YOUR TASK
Excluding pictures, what does the listing below contain from the line with "Bloom Nakışlı Pantolon - Pembe" up to and including the line with "red apple for beverage logo", word for word?

EXTRACTED MATERIAL

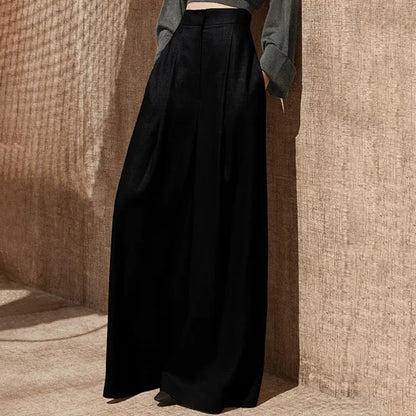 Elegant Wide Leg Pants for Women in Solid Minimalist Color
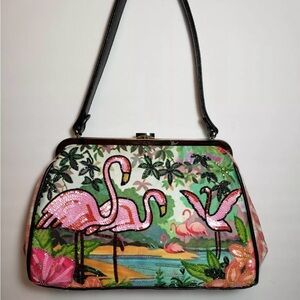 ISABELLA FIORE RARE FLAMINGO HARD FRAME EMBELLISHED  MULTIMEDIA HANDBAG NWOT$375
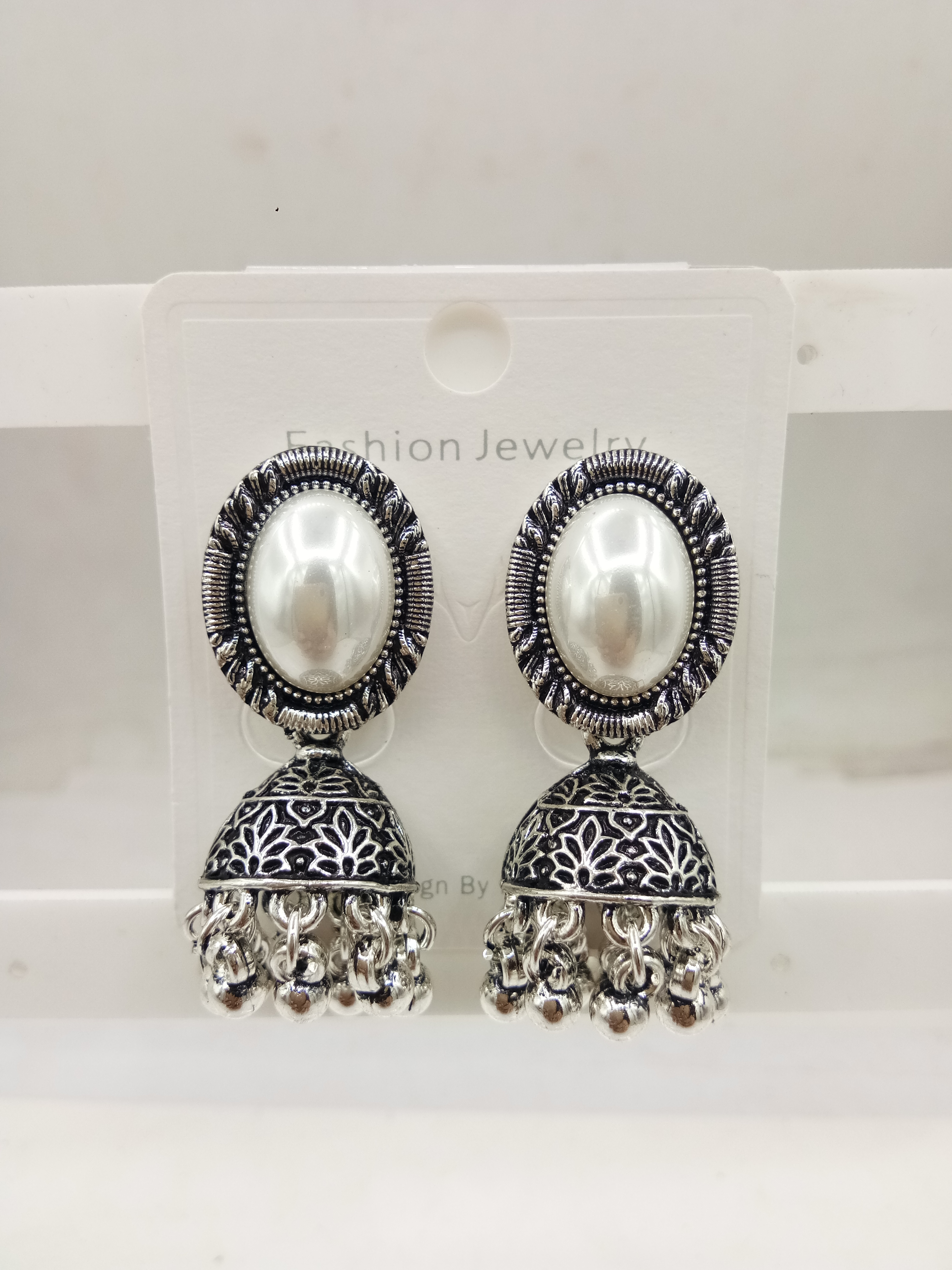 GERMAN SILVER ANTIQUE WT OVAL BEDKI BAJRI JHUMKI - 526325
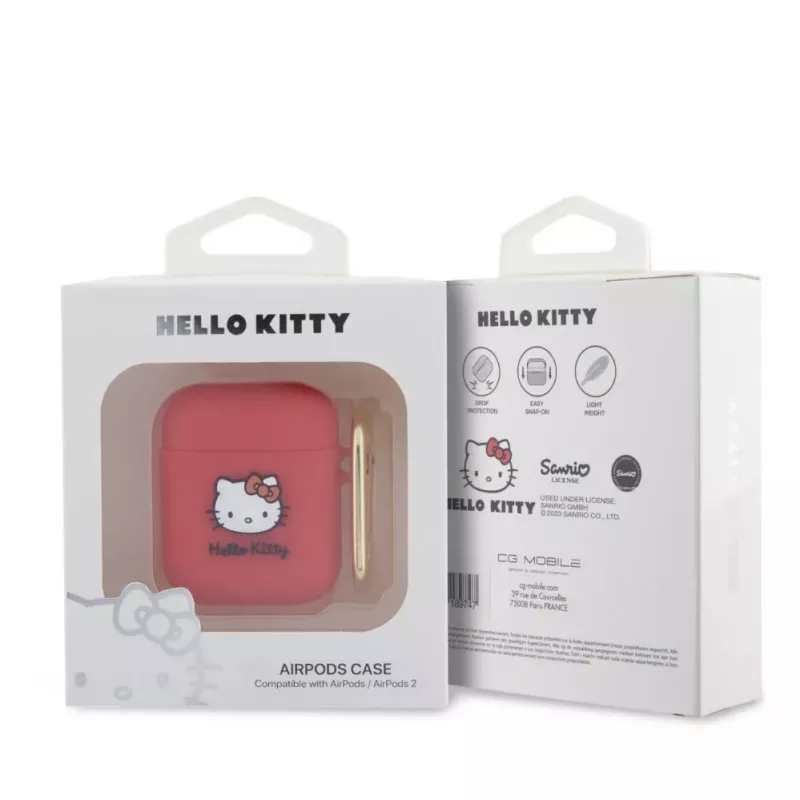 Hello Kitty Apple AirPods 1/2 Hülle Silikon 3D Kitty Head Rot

* * *

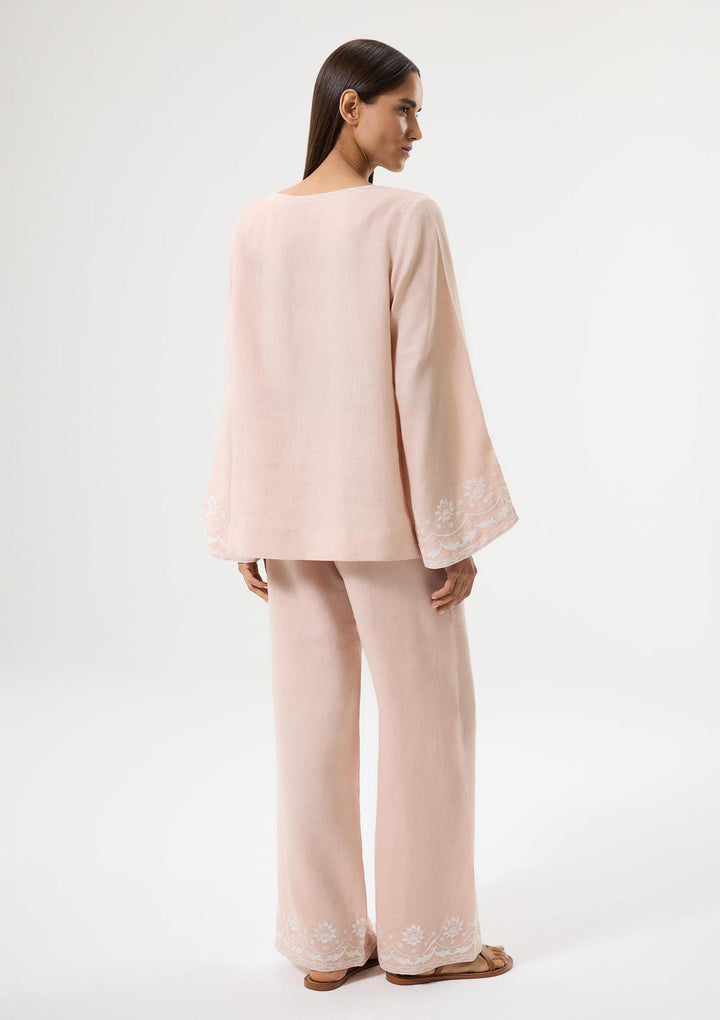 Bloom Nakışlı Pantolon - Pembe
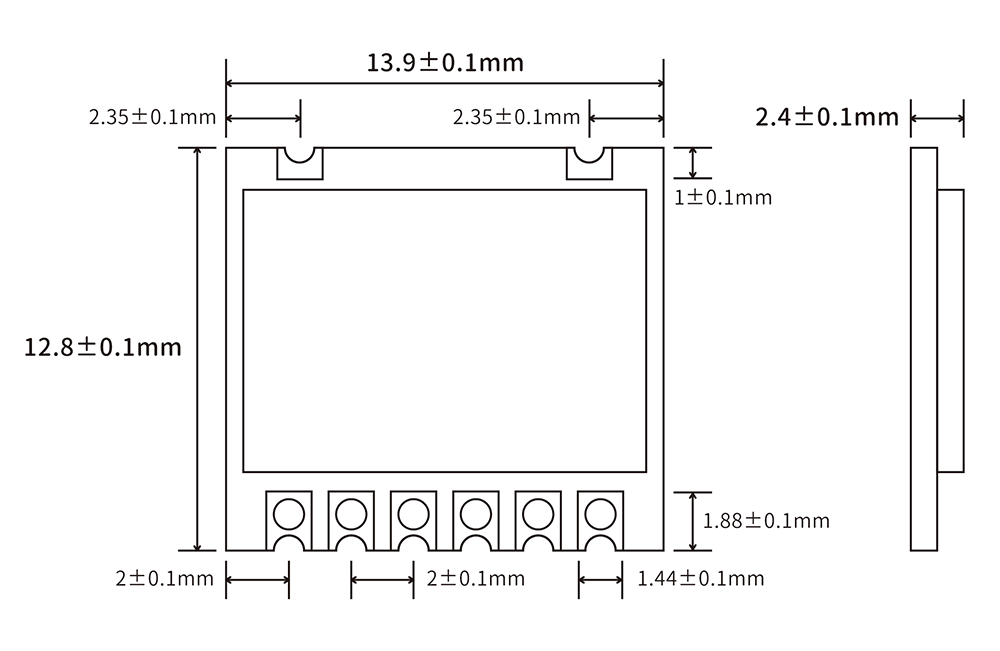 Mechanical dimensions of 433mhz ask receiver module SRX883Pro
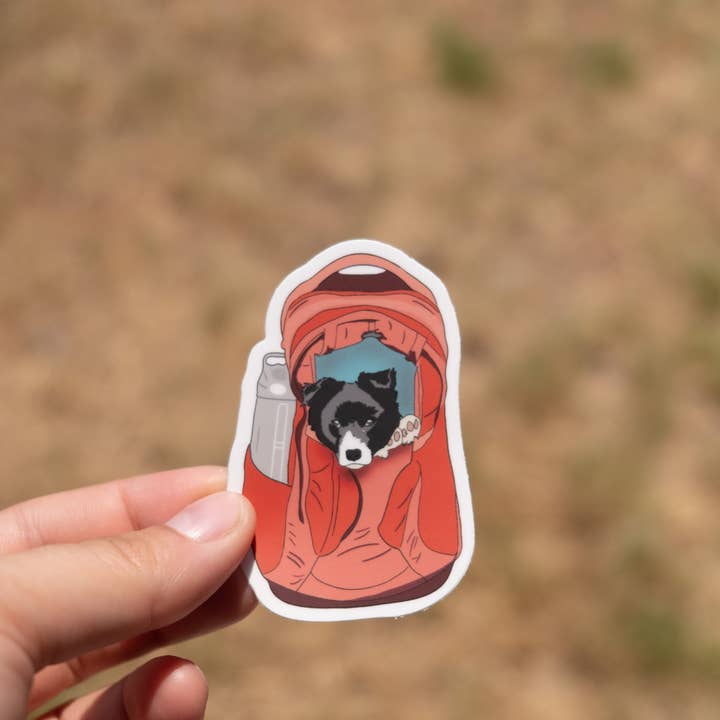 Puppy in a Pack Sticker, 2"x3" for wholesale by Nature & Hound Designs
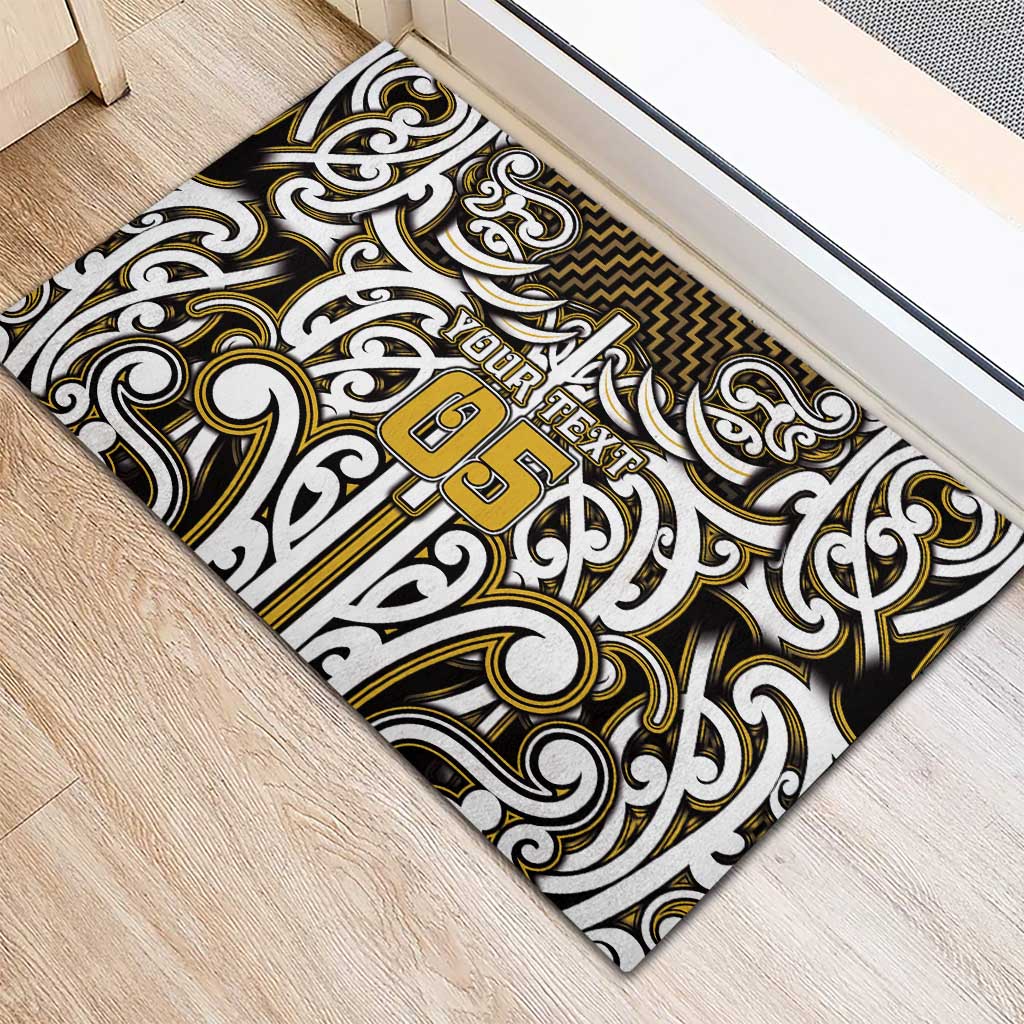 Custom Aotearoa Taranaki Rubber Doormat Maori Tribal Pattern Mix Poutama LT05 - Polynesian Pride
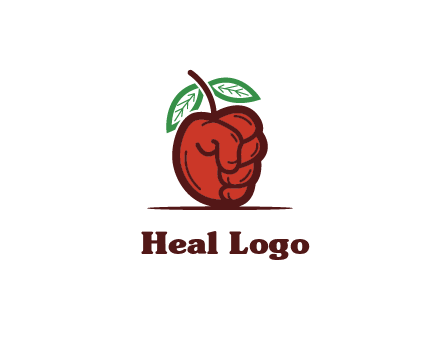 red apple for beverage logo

TASK RESPONSE
 Bloom Nakışlı Pantolon - Pembe
 Mechanical dimensions of 433mhz ask receiver module SRX883Pro
 Puppy in a Pack Sticker, 2"x3" for wholesale by Nature & Hound Designs
 Custom Aotearoa Taranaki Rubber Doormat Maori Tribal Pattern Mix Poutama LT05 - Polynesian Pride
 red apple for beverage logo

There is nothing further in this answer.